Page 132 of The Honeymoon Affair

I feel my equilibrium, already under immense strain from dinner, begin to crack.

‘You’re in my effing house, eating my food and drinking my drink because I’m the only one who’d look after you,’ I retort. ‘I really don’t think that dissing me over your mother is the way to go here, Steve.’

‘I’m sorry, I’m sorry.’ His tone is contrite. ‘It’s probably the painkillers.’

‘The beer, you mean?’

‘Don’t let’s fight, Izzy. I was out of line.’

‘Yes, you were. You always bloody are.’

‘You’ve been wonderful to me. You really have. I appreciate it very much. And that idiot you’re engaged to doesn’t appreciate you half enough.’

‘What makes you say that?’

‘If he did, he wouldn’t have let you come home on your own.’

‘I’m not sure he would’ve wanted to walk in and find you here.’

‘He already knows I’m here.’

‘Nonetheless . . .’

He reaches out his hand and catches mine. ‘I made a right mess of things, didn’t I? Can I put it right?’

‘I hate to have to remind you yet again, Steve, but you cancelled our wedding. As a result, I met someone else. If “putting it right” means interfering in my life, you can forget it.’ I slide my hand free of his.

‘I don’t want to interfere. I want—’

‘Steve, I don’t care what you want,’ I say. ‘You didn’t want to be with me, but you’re pissed off that someone else does. I’m with Charles now and we’re engaged.’

‘Do you love him the way you loved me?’

It’s a good question and I don’t know the answer. My feelings for Charles are very different to my feelings for Steve. Steve was love at first sight. Charles . . . well, falling in love with him was a gradual, unexpected thing. I thought I was having a fling and it turned into something much deeper. When I’m with him, I feel complete in a way I didn’t with Steve.

But I don’t know how I feel now. When I left his house earlier, I was furious with him. But that was because the key question wasn’t whether I loved him.

It was whether he loved me.

Because I can still hear his words to Ariel.

I love you, you know that.

Steve is looking at me enquiringly. I don’t bother replying to him and walk out of the room.

Ariel

I’ve eaten all four mango trifles, and now I’m sitting on the sofa in the kitchen thinking that I should go home but without the energy to get up and make it happen.

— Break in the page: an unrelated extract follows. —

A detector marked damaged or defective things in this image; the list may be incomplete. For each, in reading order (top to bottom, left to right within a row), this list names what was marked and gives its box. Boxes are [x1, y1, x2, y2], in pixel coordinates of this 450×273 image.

All I want to do is put my head down and sleep for a week. Not that I have time to sleep for a week, because I’ve got new contracts to negotiate and new deals to do and new authors to sign. But for the first time in my life, none of that makes me feel any better.

I keep hearing Charles’s words. I love you, you know that. What I know is that he once loved me but that he doesn’t now. And that he said what he said to comfort me. But what really bothers me is that I needed to be comforted. Because usually I don’t. Usually I can comfort myself, thanks very much.

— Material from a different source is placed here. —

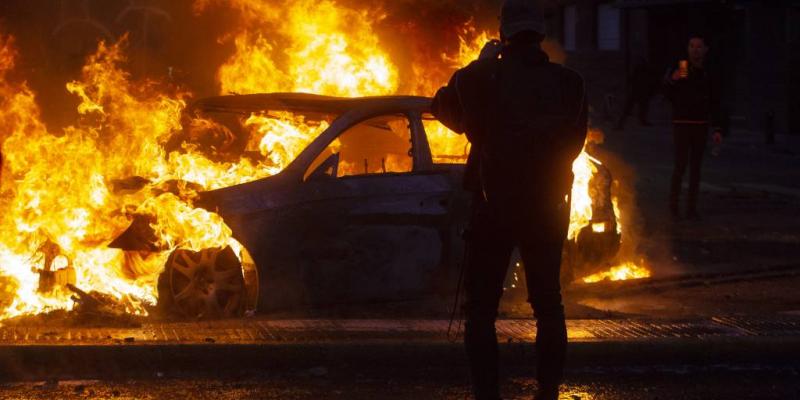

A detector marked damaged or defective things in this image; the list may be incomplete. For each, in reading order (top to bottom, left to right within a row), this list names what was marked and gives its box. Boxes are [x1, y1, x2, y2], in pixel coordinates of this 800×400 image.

destroyed vehicle [111, 93, 620, 318]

I feel like a character in an Edwardian novel, where the downstairs staff gossip about the upstairs drama and a cook or a parlourmaid falls hopelessly in love with the lord of the manor, who leaves her pregnant and marries a third cousin to keep the stately home. I always thought I should be an upstairs sort of person, but here I am, huddled in the kitchen nursing my sore hand and scoffing food meant for the toffs.

I definitely should go, although the kitchen is still a mess and I hate to leave it like this. But it’s not my kitchen, is it? Nothing here is mine. Not even the eaten trifles.

I retrieve my coat from the utility room and am putting it on, gingerly avoiding my sore hand, when I see Ellis at the kitchen door.

‘You’re leaving?’ She sounds surprised.